How to kill a Babadook

As I type this, the Babadook’s queer legacy is already dying. As a homosexual connected to the LGBTQ matrix, I can feel its life force waning. Like a lot of things out in this online world, queer Babadook is a click or two away from being loved by millions. For the Babadook, this tipping point came at the hands of YouTube celebrity Tyler Oakley, who declared to his 5.76 million followers that he is totally the gay Babadook:

In explaining Harambe’s lasting appeal, Feldman mentions how its existence depends on “corporate accounts” not being able to appropriate the meme; its edginess becomes its survival. “In other words, it’s a meme that will never be co-opted by internet-literate corporate Twitter accounts or deployed by some hapless news anchor hoping for a viral moment,” Feldman writes.

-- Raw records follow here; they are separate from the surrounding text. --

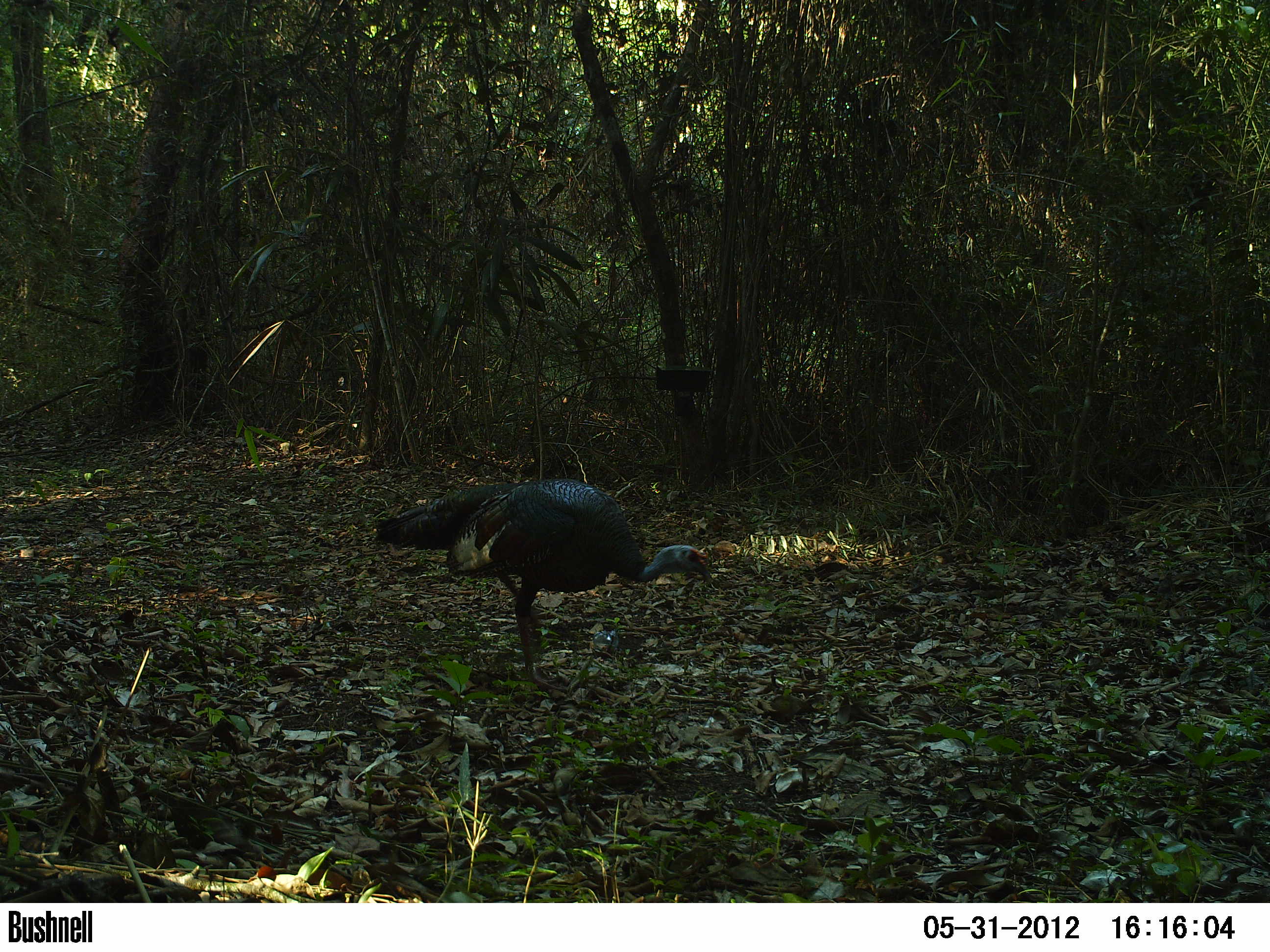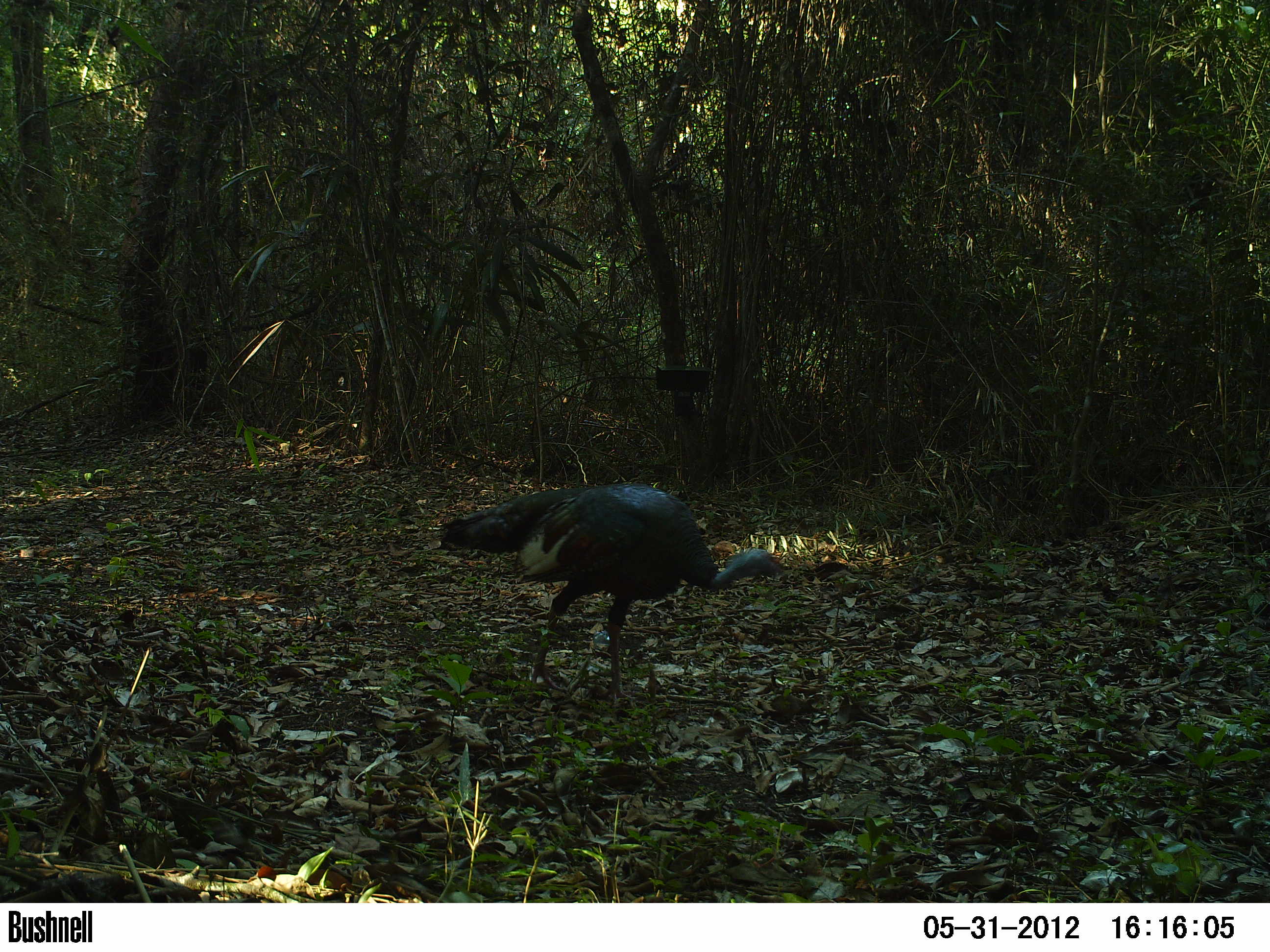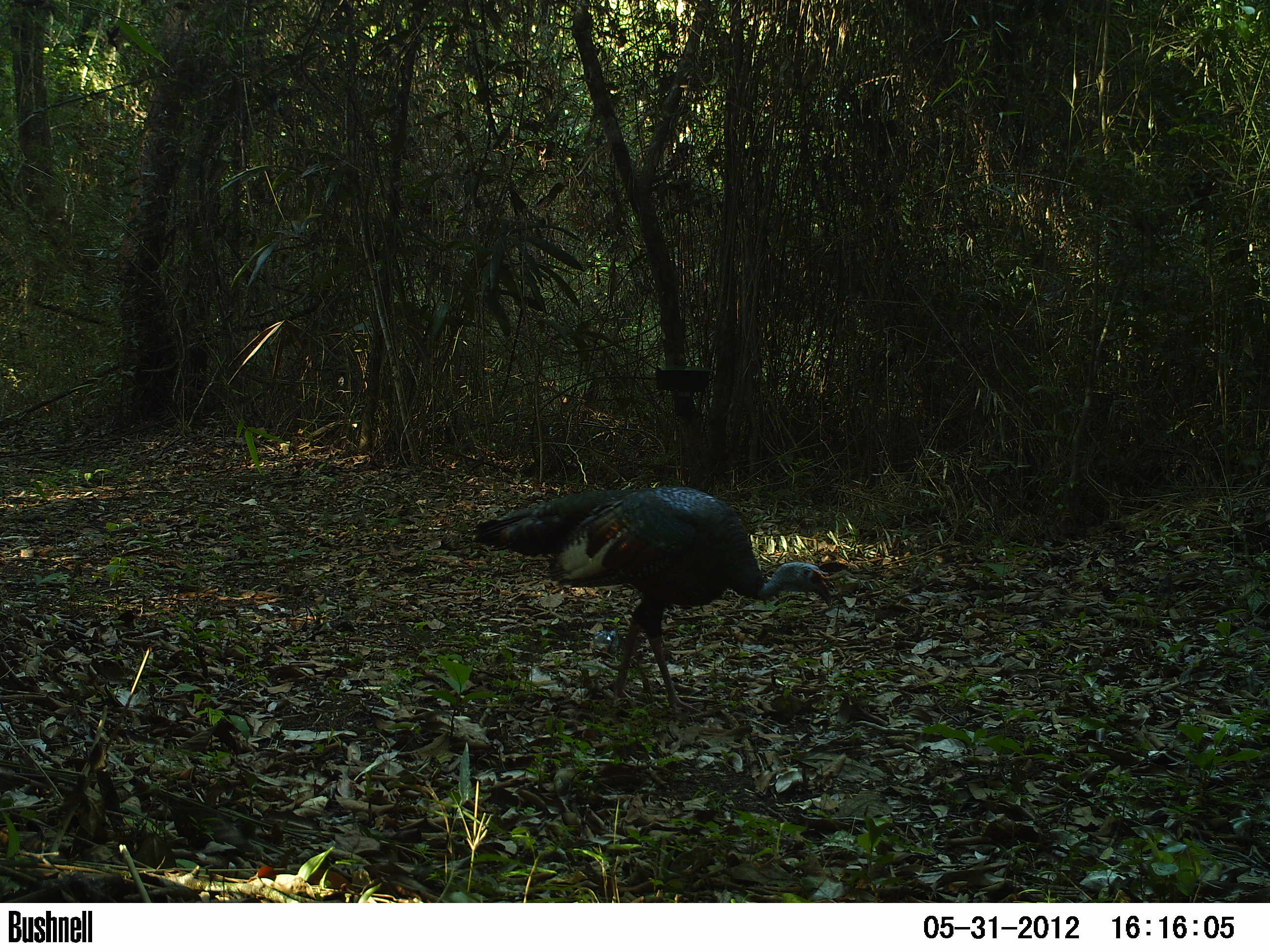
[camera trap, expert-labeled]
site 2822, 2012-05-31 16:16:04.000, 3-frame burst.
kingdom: Animalia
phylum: Chordata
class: Aves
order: Galliformes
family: Phasianidae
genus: Meleagris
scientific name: Meleagris ocellata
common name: ocellated turkey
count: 1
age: adult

Oakley’s Twitter account has more followers than Wendy’s, Target, and Nordstrom combined, making his tweet a possible death knell for the Tumblr-born phenomenon’s countercultural moment. And true to form, some fair-weather Babadook fans are already declaring the Babadook over.

Less than a year after his creation, queer Babadook’s future as a cultural phenomenon is already in question; it might not be able to withstand its viral moment, and become a victim of its own success. Though, if there’s anything that the queer Babadook has shown us, it’s that it’s always possible to persevere through adversity — even if it means living in the basement for a while.